Mars is a business that has been around for more than 100 years. The company has lasted that long because of its ability to emotionally connect with consumers on a human level, Graham insists.

“AI is there to enable that, not replace it,” he adds.

Skills for the future

While ensuring brands are on the right platforms and using new tech effectively, another vital piece of the puzzle for Mars is talent.

“The talent profile of the marketer in the future is going to change dramatically,” Graham argues, citing the need to balance digital nativity with strong creativity.

For aspiring CMOs, Graham’s best piece of advice is that “experiences matter”. This means gaining skills across the demand functions – meaning marketing, sales and digital.

“So, when they finally have an ambition to get to my job they’re going to be so well served, versus coming up in a very linear path,” he says.

Having been at Mars for more than 24 years, Graham spent time in sales before moving to marketing leadership. There’s no shortcut to gaining experience, a perspective he emphasises when speaking to young talent.

To drive real credibility inside an organisation like ours, in any organisation, you need to be growth focused.

Matt Graham, Mars

As well as encouraging junior marketers to gain that breadth of experience, Mars has an internal capabilities programme aimed at equipping its marketers with the skills to thrive.

“To drive real credibility inside an organisation like ours, in any organisation, you need to be growth focused,” he says.

Embedding this growth mindset in the organisation involves Mars’ senior marketers sharing their experiences, as well as teaching more junior colleagues the company’s ‘Laws of Growth’ principles. Every single person working in demand at the business must go through that mandatory training, the intention being to embed sustainable brand-building across the organisation. These sorts of initiatives provide Graham with personal satisfaction.

“The best satisfaction in this job is seeing the growth in individuals above anything else,” he says.

*Problem to solve*: Write out the passage of the Mars marketing text starting with "Matt Graham, Mars" and going on through "skills to thrive.".

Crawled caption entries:
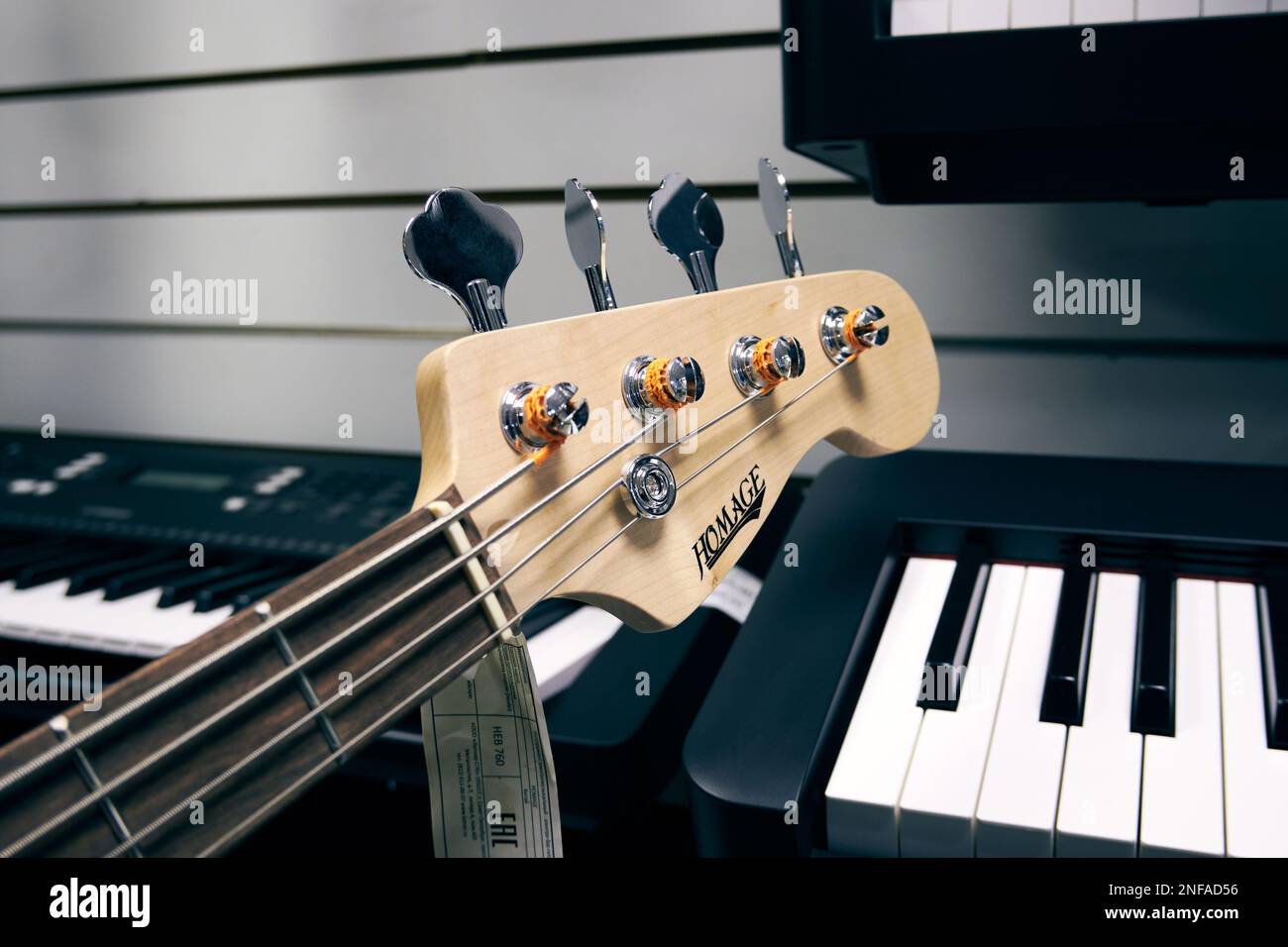Bass guitar head against the background of musical digital synthesizers Stock Photo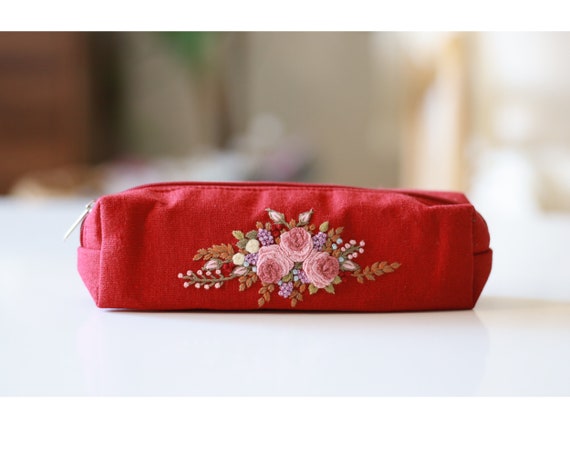 Embroidered makeup pouch deals
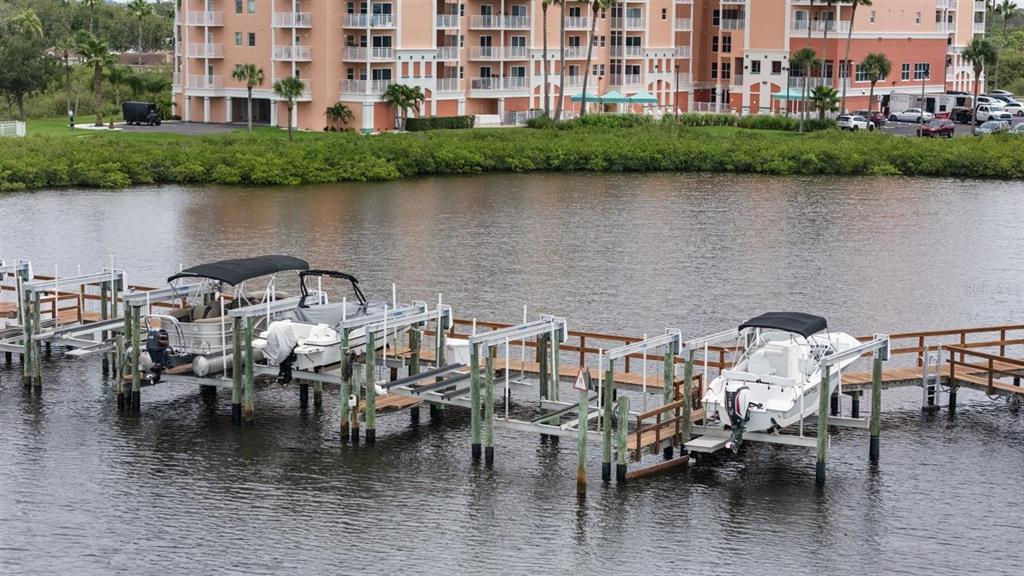 A boat dock with two boats on lifts extends into a canal near a building — 4516 SEAGULL DRIVE UNIT 804, NEW PORT RICHEY, FL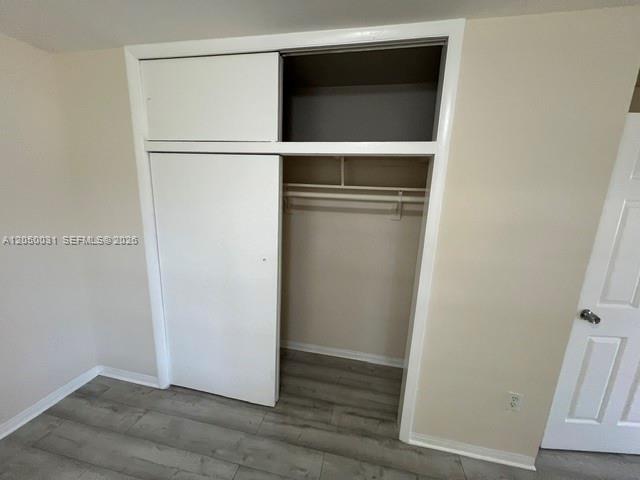 A closet with white sliding doors and an open upper storage shelf in a room — 696 NE 85th St # 1, Miami FL 33138, MIAMI, FL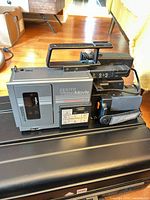 Left profile of Zenith VM6100 camcorder on hard case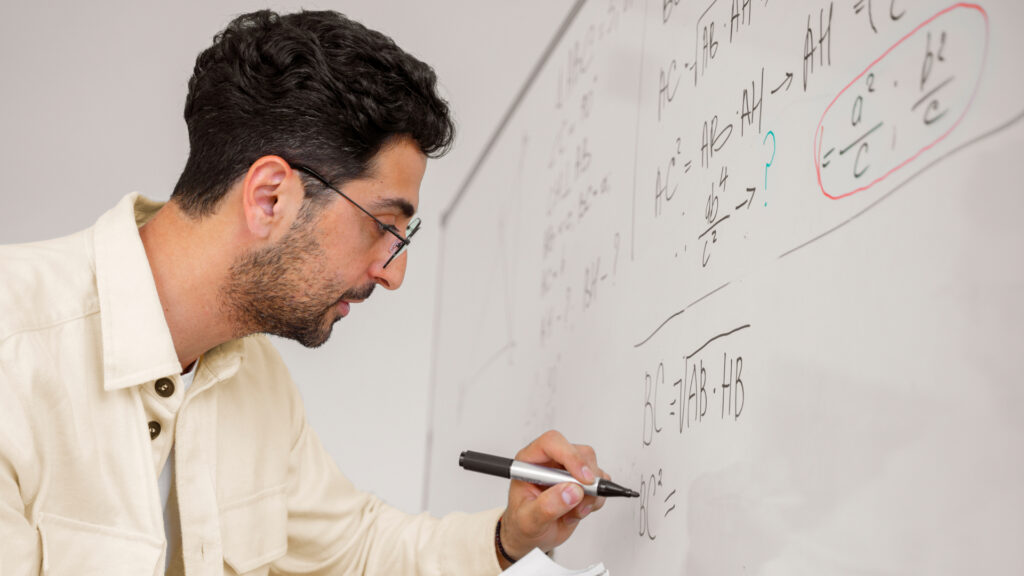 A young male teaching PISA in Brazil with curly hair, wearing glasses and a beige shirt, writes mathematical equations on a whiteboard using a black marker.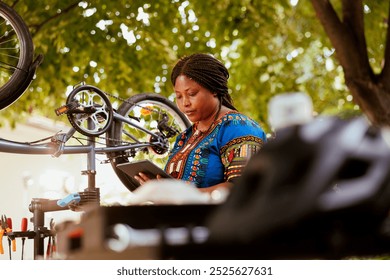 Active sports-loving black woman browsing internet on phone tablet while fixing bike wheels. Young african american individual holding digital device for bicycle repair instructions. - Powered by Shutterstock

*Written response*:
Matt Graham, Mars

As well as encouraging junior marketers to gain that breadth of experience, Mars has an internal capabilities programme aimed at equipping its marketers with the skills to thrive.